A company in Georgia paid $6.5 million to resolve a Justice Department investigation — and, two weeks later, received a $10 million federally backed loan to help it survive the coronavirus crisis.
Another company, AutoWeb, disclosed last week that it had paid its chief executive $1.7 million in 2019 — a week after it received $1.4 million from the same loan program.
And Intellinetics, a software company in Ohio, got $838,700 from the government program — and then agreed, the following week, to spend at least $300,000 to purchase a rival firm.
The vast economic rescue package that President Trump signed into law last month included $349 billion in low-interest loans for small businesses. The so-called Paycheck Protection Program was supposed to help prevent small companies — generally those with fewer than 500 employees in the United States — from capsizing as the economy sinks into what looks like a severe recession.
The loan program was meant for companies that could no longer finance themselves through traditional means, like raising money in the markets or borrowing from banks under existing credit lines.
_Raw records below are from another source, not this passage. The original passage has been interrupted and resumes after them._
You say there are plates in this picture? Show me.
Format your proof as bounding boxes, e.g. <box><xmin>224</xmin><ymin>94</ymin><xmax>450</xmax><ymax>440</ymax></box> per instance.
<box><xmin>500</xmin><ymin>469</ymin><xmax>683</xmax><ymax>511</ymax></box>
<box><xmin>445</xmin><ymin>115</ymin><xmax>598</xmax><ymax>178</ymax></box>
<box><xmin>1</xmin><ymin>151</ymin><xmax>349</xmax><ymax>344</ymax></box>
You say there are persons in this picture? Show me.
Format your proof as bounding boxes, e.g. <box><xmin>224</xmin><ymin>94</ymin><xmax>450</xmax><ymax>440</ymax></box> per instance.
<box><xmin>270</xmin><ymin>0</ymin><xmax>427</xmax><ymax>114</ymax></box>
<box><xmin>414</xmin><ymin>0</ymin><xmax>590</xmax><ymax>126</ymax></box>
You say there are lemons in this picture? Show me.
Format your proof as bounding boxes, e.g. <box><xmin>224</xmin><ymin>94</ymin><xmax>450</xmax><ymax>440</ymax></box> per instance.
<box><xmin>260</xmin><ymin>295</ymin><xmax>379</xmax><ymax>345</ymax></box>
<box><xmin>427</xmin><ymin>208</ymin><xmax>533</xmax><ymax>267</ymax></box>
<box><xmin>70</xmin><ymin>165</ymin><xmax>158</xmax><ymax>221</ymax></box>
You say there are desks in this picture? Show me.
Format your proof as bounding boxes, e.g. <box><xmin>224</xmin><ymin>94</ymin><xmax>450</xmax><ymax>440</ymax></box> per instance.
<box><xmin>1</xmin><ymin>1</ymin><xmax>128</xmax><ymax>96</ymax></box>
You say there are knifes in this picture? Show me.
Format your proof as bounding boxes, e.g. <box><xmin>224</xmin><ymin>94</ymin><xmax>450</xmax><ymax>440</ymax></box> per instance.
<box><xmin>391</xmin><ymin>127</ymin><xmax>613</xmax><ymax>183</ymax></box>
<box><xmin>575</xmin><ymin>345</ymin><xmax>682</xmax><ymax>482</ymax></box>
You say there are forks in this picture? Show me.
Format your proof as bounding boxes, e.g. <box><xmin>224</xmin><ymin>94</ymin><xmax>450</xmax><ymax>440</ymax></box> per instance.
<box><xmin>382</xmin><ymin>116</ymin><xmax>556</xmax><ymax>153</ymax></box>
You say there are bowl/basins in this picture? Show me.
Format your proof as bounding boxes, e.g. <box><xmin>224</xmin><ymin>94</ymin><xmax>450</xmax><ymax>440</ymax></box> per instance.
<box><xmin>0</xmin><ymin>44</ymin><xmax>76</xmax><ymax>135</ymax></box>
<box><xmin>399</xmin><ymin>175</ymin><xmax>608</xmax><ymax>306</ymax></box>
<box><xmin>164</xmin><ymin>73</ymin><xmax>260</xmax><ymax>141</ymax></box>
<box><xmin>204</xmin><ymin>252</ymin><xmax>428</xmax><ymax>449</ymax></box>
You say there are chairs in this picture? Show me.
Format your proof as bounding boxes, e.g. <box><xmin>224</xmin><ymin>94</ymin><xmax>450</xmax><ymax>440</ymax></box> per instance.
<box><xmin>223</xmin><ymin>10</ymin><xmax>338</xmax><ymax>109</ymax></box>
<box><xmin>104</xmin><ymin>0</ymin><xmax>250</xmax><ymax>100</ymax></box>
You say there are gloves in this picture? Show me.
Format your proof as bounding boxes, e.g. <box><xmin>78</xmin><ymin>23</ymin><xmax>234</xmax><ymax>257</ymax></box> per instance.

The law required that the federal money — which comes at a low 1 percent interest rate and in some cases doesn’t need to be paid back — be spent on things like payroll or rent.
But the program has been riddled with problems. Within days of its start, its money ran out, prompting Congress to approve an additional $310 billion in funding that will open for applications on Monday. Countless small businesses were shut out, even as a number of large companies received millions of dollars in aid.